Steve looked at it, moving aside to let a group of folks, a family from the look of them, get by.

Not only were they stairs, but they moved.

"Sonofabitch," he said under his breath.

"You can't do this, can you," Neal said.

Steve wanted to joke, about how once you couldn't use stairs anymore you needed to have your homo sapiens license revoked, but he couldn't find anything funny. He was too frightened to do anything but stand there and stare. Neal looked around, found the regular stairs spiraling up from center court and knew that wouldn't work either.

"You wanna wait for the elevator, and try that?" Neal said.

"No," Steve said. "After all the other shit, a fuckin' escalator isn't gonna stop me."

Neal nodded. "Close your eyes, then."

Steve did it without question, and Neal walked him forward, telling him when to step, and he didn't open his eyes until they were at the top.

They kept to the upper level, passing a bath shop, two shoe stores and a Bon before Steve said, "You really think a public place is gonna deter these guys?"

"No," Neal said. "But it's the best we can do right now."

They walked around a little longer, finally ending up on the southern side, at one of three tables in front of a coffee shop by the glass wall. "I'm gonna call Jon," Neal said. "You okay here, or you wanna come with?"

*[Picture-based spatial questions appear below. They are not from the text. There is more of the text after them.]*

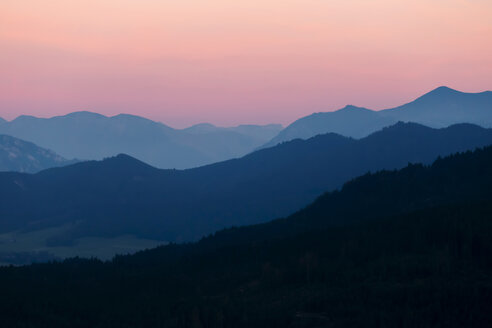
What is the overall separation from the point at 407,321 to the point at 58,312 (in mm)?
83278

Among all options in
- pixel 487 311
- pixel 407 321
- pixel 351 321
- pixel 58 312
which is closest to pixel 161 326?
pixel 58 312

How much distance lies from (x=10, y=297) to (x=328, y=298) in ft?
263

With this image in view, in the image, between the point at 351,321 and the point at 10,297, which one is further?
the point at 10,297

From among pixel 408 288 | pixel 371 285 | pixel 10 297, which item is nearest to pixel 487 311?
pixel 408 288

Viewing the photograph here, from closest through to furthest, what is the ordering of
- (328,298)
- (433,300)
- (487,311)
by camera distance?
(487,311) → (433,300) → (328,298)

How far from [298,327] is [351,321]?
→ 11.7 m

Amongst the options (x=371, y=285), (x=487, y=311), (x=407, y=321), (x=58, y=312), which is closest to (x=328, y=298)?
(x=371, y=285)

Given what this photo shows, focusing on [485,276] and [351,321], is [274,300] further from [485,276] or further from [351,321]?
[485,276]

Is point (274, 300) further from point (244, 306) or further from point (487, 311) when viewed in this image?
point (487, 311)

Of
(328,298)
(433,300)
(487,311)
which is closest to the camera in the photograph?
(487,311)

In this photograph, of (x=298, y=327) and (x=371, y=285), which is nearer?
(x=298, y=327)

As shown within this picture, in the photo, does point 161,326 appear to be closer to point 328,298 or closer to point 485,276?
point 328,298

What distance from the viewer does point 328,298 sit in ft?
607

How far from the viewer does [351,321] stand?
551 ft
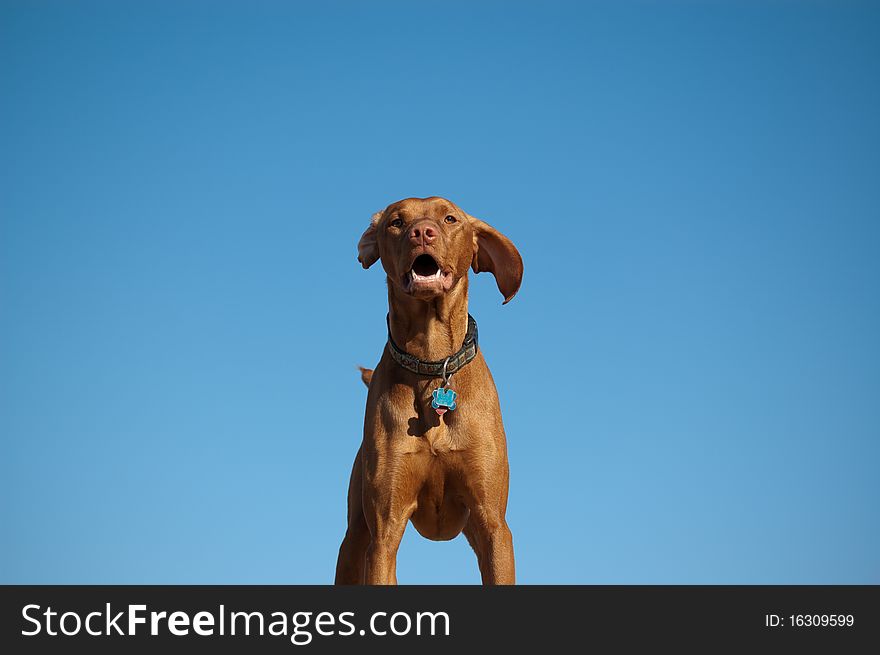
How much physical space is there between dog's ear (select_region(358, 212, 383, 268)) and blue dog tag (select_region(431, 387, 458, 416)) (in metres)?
1.59

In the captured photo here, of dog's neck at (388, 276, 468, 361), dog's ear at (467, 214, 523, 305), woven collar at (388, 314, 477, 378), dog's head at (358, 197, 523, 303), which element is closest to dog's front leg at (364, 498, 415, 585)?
woven collar at (388, 314, 477, 378)

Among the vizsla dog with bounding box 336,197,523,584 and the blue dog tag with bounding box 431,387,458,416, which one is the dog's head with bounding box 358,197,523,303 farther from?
the blue dog tag with bounding box 431,387,458,416

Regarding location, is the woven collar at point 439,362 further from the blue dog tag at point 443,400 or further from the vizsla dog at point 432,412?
the blue dog tag at point 443,400

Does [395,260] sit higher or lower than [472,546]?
higher

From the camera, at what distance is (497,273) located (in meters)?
11.4

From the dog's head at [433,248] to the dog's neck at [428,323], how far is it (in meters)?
0.16

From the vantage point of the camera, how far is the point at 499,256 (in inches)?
449

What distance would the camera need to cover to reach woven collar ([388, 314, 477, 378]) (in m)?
10.9

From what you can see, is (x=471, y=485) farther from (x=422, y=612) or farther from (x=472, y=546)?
(x=422, y=612)

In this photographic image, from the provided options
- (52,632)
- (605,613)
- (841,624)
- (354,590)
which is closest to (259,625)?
(354,590)

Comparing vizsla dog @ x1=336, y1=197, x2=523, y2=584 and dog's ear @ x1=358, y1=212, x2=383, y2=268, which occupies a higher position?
dog's ear @ x1=358, y1=212, x2=383, y2=268

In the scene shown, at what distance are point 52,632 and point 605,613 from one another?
403cm

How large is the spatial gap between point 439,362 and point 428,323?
39 centimetres

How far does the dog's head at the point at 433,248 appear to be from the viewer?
10531 mm
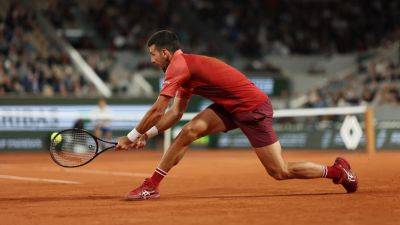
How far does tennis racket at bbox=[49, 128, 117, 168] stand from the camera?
390 inches

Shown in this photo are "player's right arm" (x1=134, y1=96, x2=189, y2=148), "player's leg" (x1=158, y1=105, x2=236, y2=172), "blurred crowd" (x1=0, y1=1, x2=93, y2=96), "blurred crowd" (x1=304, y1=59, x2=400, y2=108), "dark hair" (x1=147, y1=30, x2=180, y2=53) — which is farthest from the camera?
"blurred crowd" (x1=304, y1=59, x2=400, y2=108)

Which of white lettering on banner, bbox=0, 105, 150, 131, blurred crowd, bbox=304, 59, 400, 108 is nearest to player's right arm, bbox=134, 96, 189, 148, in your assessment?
white lettering on banner, bbox=0, 105, 150, 131

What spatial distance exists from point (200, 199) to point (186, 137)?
814mm

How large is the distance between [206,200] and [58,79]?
16.3 m

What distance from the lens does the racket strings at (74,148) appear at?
9.91m

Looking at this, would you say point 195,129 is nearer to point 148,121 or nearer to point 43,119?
point 148,121

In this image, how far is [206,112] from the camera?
1001 cm

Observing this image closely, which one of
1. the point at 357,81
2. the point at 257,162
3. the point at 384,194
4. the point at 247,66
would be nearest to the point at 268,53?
the point at 247,66

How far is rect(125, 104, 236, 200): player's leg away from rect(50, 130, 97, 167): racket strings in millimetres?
714

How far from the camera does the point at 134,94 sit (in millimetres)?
27516

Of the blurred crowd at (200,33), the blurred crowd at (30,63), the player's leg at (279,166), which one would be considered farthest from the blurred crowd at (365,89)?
the player's leg at (279,166)

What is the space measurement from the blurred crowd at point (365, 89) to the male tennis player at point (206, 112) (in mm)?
15983

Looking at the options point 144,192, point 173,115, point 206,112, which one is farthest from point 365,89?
point 144,192

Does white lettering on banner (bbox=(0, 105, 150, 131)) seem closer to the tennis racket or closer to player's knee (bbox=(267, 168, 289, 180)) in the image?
the tennis racket
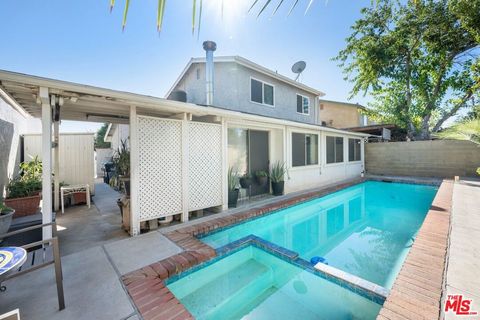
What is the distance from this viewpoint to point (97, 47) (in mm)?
8391

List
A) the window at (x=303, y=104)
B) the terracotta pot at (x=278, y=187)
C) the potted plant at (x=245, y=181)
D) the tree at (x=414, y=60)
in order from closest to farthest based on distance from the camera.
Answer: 1. the potted plant at (x=245, y=181)
2. the terracotta pot at (x=278, y=187)
3. the tree at (x=414, y=60)
4. the window at (x=303, y=104)

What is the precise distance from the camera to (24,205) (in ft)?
19.0

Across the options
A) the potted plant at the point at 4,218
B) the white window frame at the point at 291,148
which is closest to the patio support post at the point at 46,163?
the potted plant at the point at 4,218

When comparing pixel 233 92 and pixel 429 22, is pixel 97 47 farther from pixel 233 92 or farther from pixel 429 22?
pixel 429 22

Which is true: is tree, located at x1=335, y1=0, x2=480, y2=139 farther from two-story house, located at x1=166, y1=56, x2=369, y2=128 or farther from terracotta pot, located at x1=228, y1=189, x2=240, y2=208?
terracotta pot, located at x1=228, y1=189, x2=240, y2=208

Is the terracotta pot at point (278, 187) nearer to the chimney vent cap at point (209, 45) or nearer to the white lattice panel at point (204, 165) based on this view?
the white lattice panel at point (204, 165)

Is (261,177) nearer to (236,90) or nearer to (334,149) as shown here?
(236,90)

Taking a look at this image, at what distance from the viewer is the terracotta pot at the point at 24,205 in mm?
5621

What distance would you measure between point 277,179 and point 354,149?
9051 millimetres

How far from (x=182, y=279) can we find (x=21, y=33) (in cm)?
977

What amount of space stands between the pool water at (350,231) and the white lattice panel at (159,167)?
4.43 ft

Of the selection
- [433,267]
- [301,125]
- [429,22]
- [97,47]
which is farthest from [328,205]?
[429,22]

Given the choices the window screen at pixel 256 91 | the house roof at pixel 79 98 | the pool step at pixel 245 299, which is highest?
the window screen at pixel 256 91

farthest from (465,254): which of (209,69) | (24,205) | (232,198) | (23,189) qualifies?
(23,189)
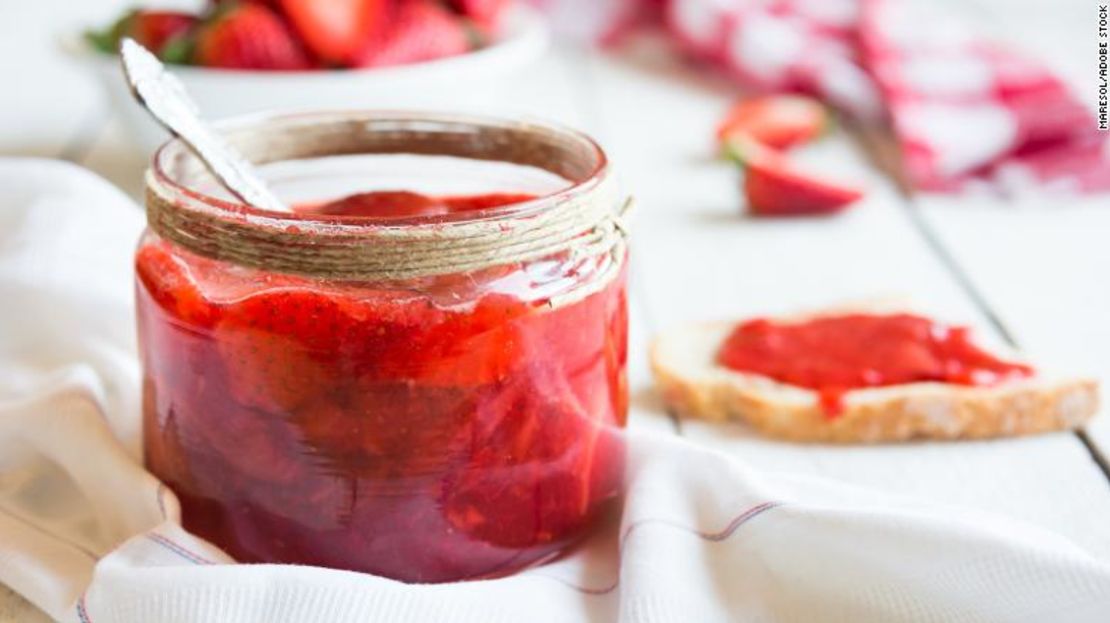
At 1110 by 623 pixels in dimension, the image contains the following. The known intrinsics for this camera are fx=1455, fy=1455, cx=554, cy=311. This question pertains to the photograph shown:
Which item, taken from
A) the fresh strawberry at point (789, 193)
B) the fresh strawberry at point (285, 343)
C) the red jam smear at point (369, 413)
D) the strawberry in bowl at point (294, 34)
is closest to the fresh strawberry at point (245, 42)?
the strawberry in bowl at point (294, 34)

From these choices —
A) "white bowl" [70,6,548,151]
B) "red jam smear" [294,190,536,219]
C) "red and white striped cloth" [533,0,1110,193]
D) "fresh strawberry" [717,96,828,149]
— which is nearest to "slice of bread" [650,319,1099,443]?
"red jam smear" [294,190,536,219]

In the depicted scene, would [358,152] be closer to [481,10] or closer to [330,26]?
[330,26]

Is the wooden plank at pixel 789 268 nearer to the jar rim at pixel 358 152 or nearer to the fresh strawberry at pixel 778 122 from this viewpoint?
the fresh strawberry at pixel 778 122

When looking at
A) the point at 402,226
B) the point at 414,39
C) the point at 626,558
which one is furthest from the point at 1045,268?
the point at 402,226

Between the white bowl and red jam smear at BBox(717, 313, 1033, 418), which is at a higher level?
red jam smear at BBox(717, 313, 1033, 418)

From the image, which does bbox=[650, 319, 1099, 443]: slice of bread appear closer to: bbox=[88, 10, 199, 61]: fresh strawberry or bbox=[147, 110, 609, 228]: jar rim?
bbox=[147, 110, 609, 228]: jar rim
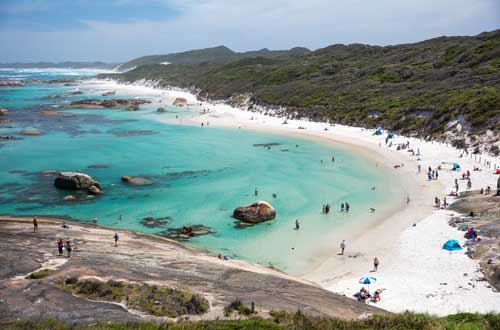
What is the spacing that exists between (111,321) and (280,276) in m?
11.3

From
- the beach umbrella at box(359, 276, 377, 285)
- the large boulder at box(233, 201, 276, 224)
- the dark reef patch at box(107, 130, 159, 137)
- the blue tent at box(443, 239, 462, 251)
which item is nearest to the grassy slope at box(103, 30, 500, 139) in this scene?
the dark reef patch at box(107, 130, 159, 137)

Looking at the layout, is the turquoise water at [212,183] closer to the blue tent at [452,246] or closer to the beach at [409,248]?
the beach at [409,248]

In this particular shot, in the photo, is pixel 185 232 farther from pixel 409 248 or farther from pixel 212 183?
pixel 409 248

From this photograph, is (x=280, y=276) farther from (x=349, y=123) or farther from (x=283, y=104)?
(x=283, y=104)

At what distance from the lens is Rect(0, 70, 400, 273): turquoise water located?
32.7 meters

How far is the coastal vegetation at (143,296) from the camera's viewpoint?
656 inches

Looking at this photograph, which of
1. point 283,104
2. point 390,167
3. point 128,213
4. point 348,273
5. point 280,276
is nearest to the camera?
point 280,276

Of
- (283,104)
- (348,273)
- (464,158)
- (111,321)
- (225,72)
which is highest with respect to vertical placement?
(225,72)

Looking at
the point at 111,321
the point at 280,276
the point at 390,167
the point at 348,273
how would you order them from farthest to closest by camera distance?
the point at 390,167, the point at 348,273, the point at 280,276, the point at 111,321

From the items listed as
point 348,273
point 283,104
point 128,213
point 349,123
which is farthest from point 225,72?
point 348,273

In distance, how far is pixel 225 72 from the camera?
178m

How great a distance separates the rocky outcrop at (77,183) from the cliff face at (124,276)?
11031 mm

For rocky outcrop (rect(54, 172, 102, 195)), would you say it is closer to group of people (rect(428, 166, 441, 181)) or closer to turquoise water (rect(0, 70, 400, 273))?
turquoise water (rect(0, 70, 400, 273))

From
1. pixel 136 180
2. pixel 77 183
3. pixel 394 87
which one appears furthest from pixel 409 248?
pixel 394 87
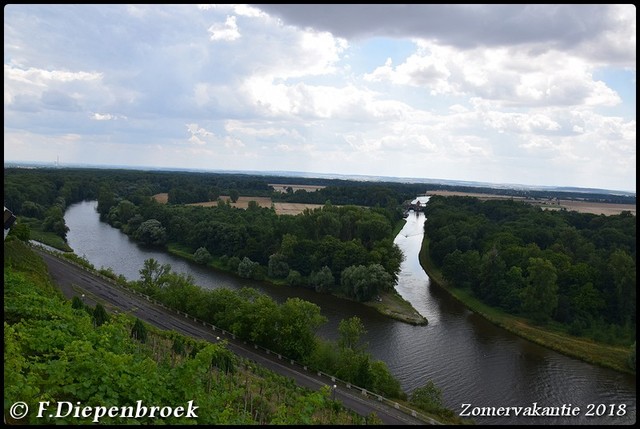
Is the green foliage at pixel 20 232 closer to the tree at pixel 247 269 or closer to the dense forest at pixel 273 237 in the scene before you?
the dense forest at pixel 273 237

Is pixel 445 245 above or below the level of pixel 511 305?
above

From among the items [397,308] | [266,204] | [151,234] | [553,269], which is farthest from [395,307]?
[266,204]

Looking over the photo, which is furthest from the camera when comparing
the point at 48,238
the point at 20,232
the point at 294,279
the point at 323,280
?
the point at 48,238

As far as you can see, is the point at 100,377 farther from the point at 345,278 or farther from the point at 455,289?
the point at 455,289

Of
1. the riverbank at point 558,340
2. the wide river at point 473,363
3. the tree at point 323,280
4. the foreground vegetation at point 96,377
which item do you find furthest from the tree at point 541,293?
the foreground vegetation at point 96,377

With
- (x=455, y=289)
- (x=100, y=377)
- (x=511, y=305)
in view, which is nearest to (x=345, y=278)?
(x=455, y=289)

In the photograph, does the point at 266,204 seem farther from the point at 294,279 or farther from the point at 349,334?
the point at 349,334
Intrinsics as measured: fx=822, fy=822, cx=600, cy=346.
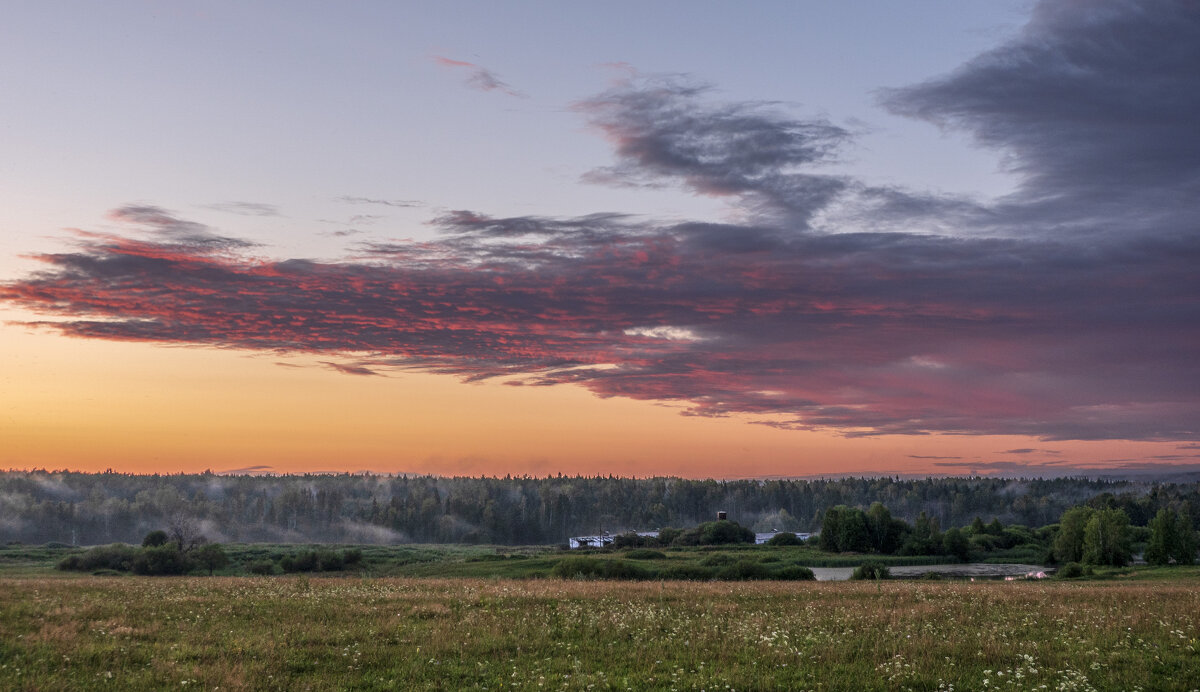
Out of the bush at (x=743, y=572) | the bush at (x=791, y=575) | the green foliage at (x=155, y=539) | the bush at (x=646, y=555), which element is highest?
the bush at (x=743, y=572)

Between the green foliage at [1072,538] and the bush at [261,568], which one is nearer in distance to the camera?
the bush at [261,568]

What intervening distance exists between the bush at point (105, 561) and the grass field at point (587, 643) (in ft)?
175

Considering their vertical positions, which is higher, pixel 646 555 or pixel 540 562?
pixel 540 562

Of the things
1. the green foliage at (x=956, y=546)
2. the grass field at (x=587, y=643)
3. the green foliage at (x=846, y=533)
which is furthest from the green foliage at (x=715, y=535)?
the grass field at (x=587, y=643)

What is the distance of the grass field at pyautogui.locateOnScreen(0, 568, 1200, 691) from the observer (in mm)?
17078

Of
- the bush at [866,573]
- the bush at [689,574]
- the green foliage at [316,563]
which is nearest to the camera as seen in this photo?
the bush at [689,574]

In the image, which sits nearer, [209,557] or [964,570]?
[209,557]

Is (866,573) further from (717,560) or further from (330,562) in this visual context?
(330,562)

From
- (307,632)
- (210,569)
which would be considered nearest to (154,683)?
(307,632)

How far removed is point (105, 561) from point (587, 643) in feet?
256

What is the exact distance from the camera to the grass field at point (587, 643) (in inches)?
672

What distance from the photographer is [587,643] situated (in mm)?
21344

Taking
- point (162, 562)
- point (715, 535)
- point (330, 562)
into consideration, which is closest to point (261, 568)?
point (330, 562)

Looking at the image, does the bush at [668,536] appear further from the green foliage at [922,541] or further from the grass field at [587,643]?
the grass field at [587,643]
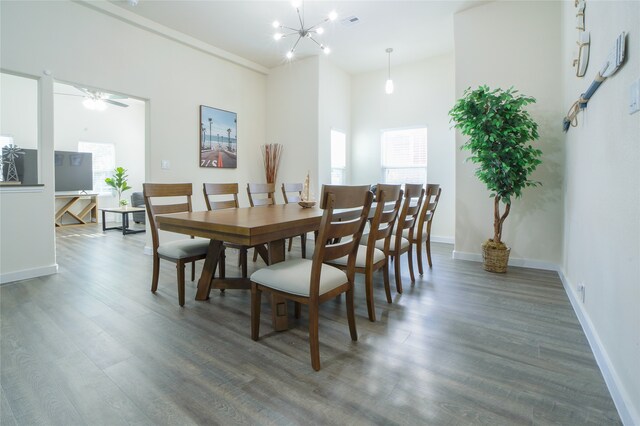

Steve wanted badly to tag along, and fought it down. He shook his head and sprawled back into the white metal chair, trying to play it off. It never occurred to him that Neal was as scared as he was and actually wanted him to tag along.

"Fine," Neal said. "Stay awake."

Steve smirked. "I'll work at it."

But he wasn't sure how much longer he'd be awake, and he dreaded it. He watched people wander by, couples hand in hand, small groups of friends. Surly looking kids with oversized jeans. Mall maintenance. Strategically placed lighting reflected off the glass wall, flashing, highlighting a Christmas snow pattern that had been painted on it. He was relatively certain the lights were multicolored, and felt a pang of resentment that he was unable to make any of it out. He stared at the patterns in the glass until he was lost in them, watching the lights cycle, patterns upon patterns...

He startled when Neal set a paper cup of coffee on the table in front of him.

"Hey, agent orange," Neal said. "It's coffee."

"Thanks." He waited for Neal to sit down, then said, "He pissed at us?"

Neal shook his head, wrinkled his nose. "Comin' to get us."

Steve met his eyes, waited.

"They're not gonna screw with the Er Rai and the Inverse at once," Neal said.

"And what the hell are you?" Steve said, annoyed.

"Not as close to you as the Inverse is," Neal said. "And I have yet to waste a namer. Right now, we're just a point to be made for his benefit."

That sounded good. It was a suitable substitute for I don't think I can keep it from raping you.

Steve looked at the table, watched the light from above swirl into patterns on its surface. When he looked up again, it was to glance across the other tables. They were occupied; one by an older couple resting their feet, and the other--

Someone rose and was walking away, leaving a smear of orange trailing behind.

Steve gripped Neal's forearm across the table. "He found us."

Neal twisted around to look. "Where?"

"He's walking away. Right there, by the railing."

"There's no one there."


"Stephen, there's no one there." He wasn't arguing, or even disputing Steve; he never thought for a moment that Steve was wrong. It was a denial that they could be attacked in public, that even a thing that probably didn't understand the concept of public would attack them in it. "They're just spookin' us, following us around."

"Namers don't need to follow anybody," Steve said, voice low and shaken.

Jon is coming, Neal thought, turning back to look at Steve. It won't be able to touch us, the three of us together. It won't. But he remembered it saying not by my hand to him, and he wondered.

Intent on the retreating back of the creature, Steve didn't see Neal glance up, didn't see the alarm on his face, didn't see the gun until it was too late.